Puis c’est au tour du RPM de prendre position, cette semaine, en faveur du Plan numérique. Reprenant l’argumentation de cette dernière, le RPM estime que l’adoption d’un tel plan permettrait non seulement au Québec de rattraper son retard, mais aussi de favoriser l’épanouissement de la culture francophone sur Internet, dans un contexte marqué par une forte domination anglophone.

« On parle aujourd’hui de l’importance de protéger la langue française, mais il n’y a presque pas de contenu en français sur Internet, déplore Marc Beaudet, président du RPM et de la firme montréalaise Turbulent, qui se spécialise en production de contenu interactif Internet. […] Quand c’est rendu que les gens ne visitent que des sites étrangers, c’est un peu comme si on avait abdiqué face à notre appartenance culturelle. »

Le RPM déplore le fait que les partis confondent souvent les contenus numériques avec les jeux vidéos, ce qui explique qu’ils n’aient prévu aucune mesure spécifique pour aider au développement des contenus culturels numériques francophones disponibles sur Internet.

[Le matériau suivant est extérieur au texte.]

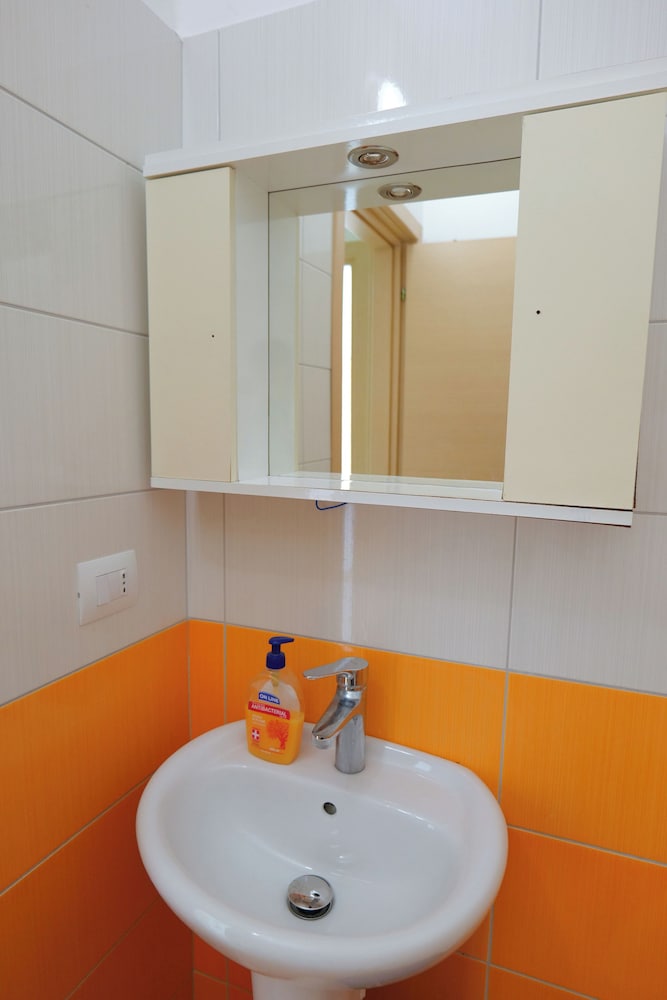 Almare Apartments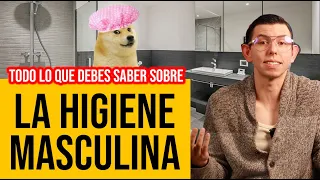 TODO sobre HIGIENE Básica en el HOMBRE | DrPoloGuerrero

Le RPM croit que si rien n’est fait, les contenus francophones seront éclipsés par les contenus anglophones et les Québécois dépenseront leur argent sur des sites étrangers anglophones, d’où le manque à gagner souligné par Patricia Tessier.

« Il y a des crédits d’impôt pour les contenus interactifs, reconnaît Marc Beaudet, mais ça sert essentiellement au domaine du jeu. Les gens qui veulent développer du contenu pour l’Internet ne peuvent pas en profiter, parce qu’ils ne sont pas capables de trouver l’autre partie du financement. […] L’industrie québécoise du contenu Internet est relativement fragile, on est des petites boîtes. […] Il n’y a que les États-Unis et l’Inde qui peuvent se permettre de ne pas subventionner leur industrie culturelle, parce qu’ils ont un marché intérieur très fort. »

Ignorance politique

Marc Beaudet croit que l’absence de mesure d’aide au développement de l’économie numérique s’explique par une certaine ignorance de la part de la classe politique – et de la société québécoise dans son ensemble – en ce qui a trait aux mécanismes de l’économie numérique. Le président du RPM croit que l’Internet devrait être considéré comme un service d’utilité publique, une commodité au même titre que l’électricité et le téléphone, et que le gouvernement devrait faire en sorte d’en faciliter l’accès pour tous les citoyens du Québec, peu importe leur lieu de résidence.

« Souvent, les gens à la campagne n’ont pas l’accès haute vitesse, ou c’est compliqué ou c’est très cher, affirme-t-il. Aujourd’hui, alors que le divertissement est de plus en plus sur Internet, c’est comme s’il n’y avait que des télés noir et blanc en campagne et qu’en ville ils avaient des télés couleur. Aujourd’hui, c’est presque impossible de vivre sans Internet. […] Le gouvernement du Québec se doit d’agir de façon proactive en matière de contenus numériques et interactifs, comme il le fait depuis des lustres dans les autres secteurs. […] Il n’y a rien [dans les programmes politiques] par rapport à Internet et aux plateformes numériques. […] Il semble y avoir une grande incompréhension de ce que c’est que le numérique. L’industrie des contenus numériques est vaste et ne se restreint pas qu’aux jeux vidéo. »

C’est que les mesures d’aide au développement des contenus culturels du gouvernement du Québec se limitent la plupart du temps aux contenus télévisuels traditionnels, croit Marc Beaudet : « On annonce beaucoup d’argent pour le cinéma et la télévision, mais il n’y a rien qui est annoncé pour développer du contenu francophone en ligne ».

En fait, c’est surtout le gouvernement fédéral, par l’entremise de son Fonds des nouveaux médias du Canada, qui appuie le développement des contenus culturels numériques francophones. « C’est un peu étrange : on dit qu’on veut aider à développer du contenu au Québec, mais le seul qui le fait, c’est le gouvernement fédéral! », s’étonne Marc Beaudet.

La capacité de l’industrie québécoise à relever les défis de l’économie numérique, lorsqu’épaulée adéquatement par le gouvernement, ne fait pas de doute dans l’esprit de Martin Comeau. « Certes le Québec présente un retard quant à sa stratégie globale, mais au niveau du savoir et de l’expertise de ses gens, il demeure un chef de file en initiatives numériques », conclut-il.

Alain Beaulieu est adjoint au rédacteur en chef au magazine Direction informatique.